Friends of Padre Steve’s World,
British novelist L.P. Hartley wrote, “The past is a foreign country: they do things differently there…”
That is true. When we look at or study history it is often hard for us in our time to comprehend how others committed or allowed acts that we find reprehensibly criminal and evil. Since my primary areas of expertise include the American Civil War, including the ante-bellum period and Reconstruction, as Germany from about 1848 through 1945, including Weimar and the Nazi era, I find that I am confronted with these questions almost daily.
One of the hard things for any of us, even historians who want to present a relatively objective view of events, is to try to avoid the assumption that the people who made those decisions operated under our world-view; to assume that they should have known what we know now. But that is not the case.
The historian Richard Evans wrote in his book The Coming of the Third Reich:
“People make their own history, as Karl Marx once memorably observed, but not under conditions of their own choosing. These conditions included not only the historical context in which they lived, but also the way in which they thought, the assumptions they acted upon, and the principles and beliefs that informed their behavior.”
Yet the fact is that these contexts don’t make their history correct. Quite a few people, especially those who subordinate history to ideology and thus pretend to have a key to understanding history. Hannah Arendt noted:
“Caution in handling generally accepted opinions that claim to explain whole trends of history is especially important for the historian of modern times, because the last century has produced an abundance of ideologies that pretend to be keys to history but are actually nothing but desperate efforts to escape responsibility.”
Such is also our contemporary problem, and future historians and lay-people alike will ask the same questions about us, just as we ask them about those who went before us.
Dr. Timothy Snyder discusses how mythologized history leads to dangerous understandings of politics, which posit theories of inevitability or eternity. According to Snyder inevitability assumes “a sense that the future is just more of the present, that the laws of progress are known, that there are no alternatives, and therefore nothing really to be done.” Such was the view of many Americans and Western Europeans when Communism fell.

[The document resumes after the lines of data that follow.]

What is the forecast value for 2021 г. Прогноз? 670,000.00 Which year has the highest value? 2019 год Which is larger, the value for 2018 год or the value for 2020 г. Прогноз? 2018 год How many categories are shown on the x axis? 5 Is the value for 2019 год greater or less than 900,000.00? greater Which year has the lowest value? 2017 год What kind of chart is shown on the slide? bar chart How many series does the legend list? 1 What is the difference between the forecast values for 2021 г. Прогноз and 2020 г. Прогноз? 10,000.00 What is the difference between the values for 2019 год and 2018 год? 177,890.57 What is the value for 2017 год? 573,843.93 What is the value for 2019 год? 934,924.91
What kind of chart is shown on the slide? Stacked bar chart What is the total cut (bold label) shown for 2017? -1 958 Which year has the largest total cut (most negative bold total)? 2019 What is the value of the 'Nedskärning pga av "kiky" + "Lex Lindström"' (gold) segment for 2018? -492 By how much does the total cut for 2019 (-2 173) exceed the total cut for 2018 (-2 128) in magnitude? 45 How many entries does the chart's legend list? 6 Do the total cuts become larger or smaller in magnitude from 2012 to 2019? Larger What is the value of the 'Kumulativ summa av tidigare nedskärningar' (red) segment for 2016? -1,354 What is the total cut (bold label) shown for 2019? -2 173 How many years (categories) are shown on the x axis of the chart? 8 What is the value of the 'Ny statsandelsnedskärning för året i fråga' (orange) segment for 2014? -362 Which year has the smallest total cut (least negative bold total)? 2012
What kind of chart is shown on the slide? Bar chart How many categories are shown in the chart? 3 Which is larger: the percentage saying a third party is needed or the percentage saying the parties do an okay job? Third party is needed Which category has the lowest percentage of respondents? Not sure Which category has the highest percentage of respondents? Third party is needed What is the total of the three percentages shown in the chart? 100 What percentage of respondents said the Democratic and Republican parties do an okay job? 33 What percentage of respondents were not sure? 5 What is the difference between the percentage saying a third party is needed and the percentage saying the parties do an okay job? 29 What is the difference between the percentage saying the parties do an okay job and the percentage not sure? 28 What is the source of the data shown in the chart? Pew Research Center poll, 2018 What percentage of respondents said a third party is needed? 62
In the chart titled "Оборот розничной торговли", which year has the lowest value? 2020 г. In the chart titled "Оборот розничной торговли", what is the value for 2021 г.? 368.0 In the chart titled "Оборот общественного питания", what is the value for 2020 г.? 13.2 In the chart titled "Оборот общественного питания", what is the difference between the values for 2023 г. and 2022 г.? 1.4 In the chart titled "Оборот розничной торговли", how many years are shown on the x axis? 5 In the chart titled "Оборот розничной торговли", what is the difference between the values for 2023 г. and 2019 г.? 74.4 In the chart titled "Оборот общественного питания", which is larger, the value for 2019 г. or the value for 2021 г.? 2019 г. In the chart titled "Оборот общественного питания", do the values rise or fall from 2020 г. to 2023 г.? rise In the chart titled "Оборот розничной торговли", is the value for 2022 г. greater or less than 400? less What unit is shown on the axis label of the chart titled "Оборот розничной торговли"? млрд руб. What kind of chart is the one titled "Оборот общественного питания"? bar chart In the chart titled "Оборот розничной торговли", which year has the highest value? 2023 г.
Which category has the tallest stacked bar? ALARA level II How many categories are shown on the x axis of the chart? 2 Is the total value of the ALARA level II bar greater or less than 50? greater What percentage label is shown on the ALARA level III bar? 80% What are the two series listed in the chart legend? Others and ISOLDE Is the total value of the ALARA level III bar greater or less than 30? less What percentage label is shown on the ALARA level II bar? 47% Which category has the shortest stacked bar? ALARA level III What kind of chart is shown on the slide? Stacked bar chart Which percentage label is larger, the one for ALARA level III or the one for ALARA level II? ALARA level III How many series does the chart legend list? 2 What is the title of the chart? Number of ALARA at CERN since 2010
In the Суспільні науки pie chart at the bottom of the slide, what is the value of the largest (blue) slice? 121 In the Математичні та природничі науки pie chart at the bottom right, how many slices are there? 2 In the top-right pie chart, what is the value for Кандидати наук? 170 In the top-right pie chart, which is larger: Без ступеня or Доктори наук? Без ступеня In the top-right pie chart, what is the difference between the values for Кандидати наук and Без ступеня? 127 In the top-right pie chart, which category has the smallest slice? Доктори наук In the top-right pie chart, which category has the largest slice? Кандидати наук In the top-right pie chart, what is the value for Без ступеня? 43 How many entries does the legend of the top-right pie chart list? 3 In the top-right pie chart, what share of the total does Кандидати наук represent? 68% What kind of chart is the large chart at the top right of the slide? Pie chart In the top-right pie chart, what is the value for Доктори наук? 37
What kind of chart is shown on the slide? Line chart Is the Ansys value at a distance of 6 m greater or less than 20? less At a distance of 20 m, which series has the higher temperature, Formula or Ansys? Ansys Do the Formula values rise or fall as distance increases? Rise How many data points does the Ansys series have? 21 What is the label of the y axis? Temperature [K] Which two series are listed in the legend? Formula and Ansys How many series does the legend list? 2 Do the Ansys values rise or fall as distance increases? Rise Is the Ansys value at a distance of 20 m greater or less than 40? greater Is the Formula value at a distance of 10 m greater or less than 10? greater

“Whereas inevitability promises a better future for everyone, eternity places one nation at the centre of a cyclical story of victimhood. Time is no longer a line into the future, but a circle that endlessly returns the same threats from the past. Within inevitability, no one is responsible because we all know that the details will sort themselves out for the better; within eternity, no one is responsible because we all know that the enemy is coming no matter what we do. Eternity politicians spread the conviction that government cannot aid society as a whole, but can only guard against threats. Progress gives way to doom.”
That is what makes the past so different, and it is why that when I read, study, and write that I try to understand the world-view of those that I study. I try to discover what made them who they were; to see the good and the bad, and attempt to be as fair as possible without falling into the trap of writing history as either inevitable or eternal. I try to emulate Barbara Tuchman who noted:
“What his imagination is to the poet, facts are to the historian. His exercise of judgment comes in their selection, his art in their arrangement.”
Even so I exercise a fair amount of caution when researching and writing about the past, because it truly is a different country.